Given an array arr[] of N integers. Do the following operation n-1 times. For every Kth operation:
Right rotate the array clockwise by 1. Delete the (n-k+1)th last element. Now, find the element which is left at last.
Input:
The first line of input contains an integer T denoting the number of test cases. Then T test cases follows. Each test case contains two lines.
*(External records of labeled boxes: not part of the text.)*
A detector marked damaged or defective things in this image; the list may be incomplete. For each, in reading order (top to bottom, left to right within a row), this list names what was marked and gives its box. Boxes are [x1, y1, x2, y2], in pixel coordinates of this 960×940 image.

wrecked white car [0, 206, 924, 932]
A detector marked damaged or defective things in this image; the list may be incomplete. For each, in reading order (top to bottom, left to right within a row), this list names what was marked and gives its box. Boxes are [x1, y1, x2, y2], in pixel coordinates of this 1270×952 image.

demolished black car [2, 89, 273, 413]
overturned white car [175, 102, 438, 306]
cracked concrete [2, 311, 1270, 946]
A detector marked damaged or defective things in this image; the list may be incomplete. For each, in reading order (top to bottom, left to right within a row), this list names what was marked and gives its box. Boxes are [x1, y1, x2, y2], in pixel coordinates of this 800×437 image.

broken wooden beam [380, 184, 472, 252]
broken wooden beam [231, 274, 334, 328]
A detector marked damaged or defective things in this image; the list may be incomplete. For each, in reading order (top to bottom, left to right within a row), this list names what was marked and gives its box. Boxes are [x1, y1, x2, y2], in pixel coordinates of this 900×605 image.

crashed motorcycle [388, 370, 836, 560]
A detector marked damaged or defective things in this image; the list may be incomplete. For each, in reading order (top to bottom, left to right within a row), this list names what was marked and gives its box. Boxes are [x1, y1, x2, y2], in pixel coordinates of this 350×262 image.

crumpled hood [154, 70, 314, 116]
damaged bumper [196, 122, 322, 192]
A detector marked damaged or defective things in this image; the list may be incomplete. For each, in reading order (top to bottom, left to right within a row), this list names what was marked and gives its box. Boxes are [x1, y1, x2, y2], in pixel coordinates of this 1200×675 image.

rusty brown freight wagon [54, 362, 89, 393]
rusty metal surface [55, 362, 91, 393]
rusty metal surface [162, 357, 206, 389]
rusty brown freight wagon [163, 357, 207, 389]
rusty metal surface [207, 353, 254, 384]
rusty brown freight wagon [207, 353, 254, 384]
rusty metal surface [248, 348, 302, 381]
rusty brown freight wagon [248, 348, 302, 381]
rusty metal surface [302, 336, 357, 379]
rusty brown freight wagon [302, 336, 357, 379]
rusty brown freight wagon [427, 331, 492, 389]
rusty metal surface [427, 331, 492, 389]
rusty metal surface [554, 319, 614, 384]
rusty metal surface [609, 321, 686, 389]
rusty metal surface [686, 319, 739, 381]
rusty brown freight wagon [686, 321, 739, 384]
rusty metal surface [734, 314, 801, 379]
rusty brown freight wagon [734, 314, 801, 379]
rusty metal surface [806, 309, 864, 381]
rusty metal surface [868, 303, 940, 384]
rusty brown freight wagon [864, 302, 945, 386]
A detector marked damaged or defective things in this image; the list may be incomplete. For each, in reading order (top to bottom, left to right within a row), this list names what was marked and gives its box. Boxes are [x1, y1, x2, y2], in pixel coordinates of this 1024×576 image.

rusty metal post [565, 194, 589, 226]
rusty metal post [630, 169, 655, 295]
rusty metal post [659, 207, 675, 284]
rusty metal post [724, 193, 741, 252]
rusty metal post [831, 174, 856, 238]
The first line of each test case contains an integer N. Then in the next line are N space separated values of the array arr[].
Output:
For each test case in a new line print the required result. 🔗Goto
Full Code
import java.io.*;
import java.util.*;
class Main {
public static void main (String[] args) throws IOException {
BufferedReader br = new BufferedReader(new InputStreamReader(System.in));
int t = Integer.parseInt(br.readLine().trim()); //Inputting the testcases
while(t-->0){
int n = Integer.parseInt(br.readLine().trim());
ArrayList<Integer> arr = new ArrayList<Integer>(n);
String inputLine[] = br.readLine().trim().split(" ");
for(int i=0; i<n; i++){
arr.add(Integer.parseInt(inputLine[i]));
}
Solution ob = new Solution();
System.out.println(ob.rotateDelete(arr, n));
}
}
}class Solution{
public static int rotateDelete(ArrayList<Integer> ar, int n){
for(int i = 1; i < n; ++i){
int temp = ar.get((ar.size() - 1));
ar.add(0 , temp);
ar.remove((ar.size() - 1));
if((ar.size() - i) < 0)
ar.remove(0);
else
ar.remove(ar.size() - i);
}
return ar.get(0);
}
}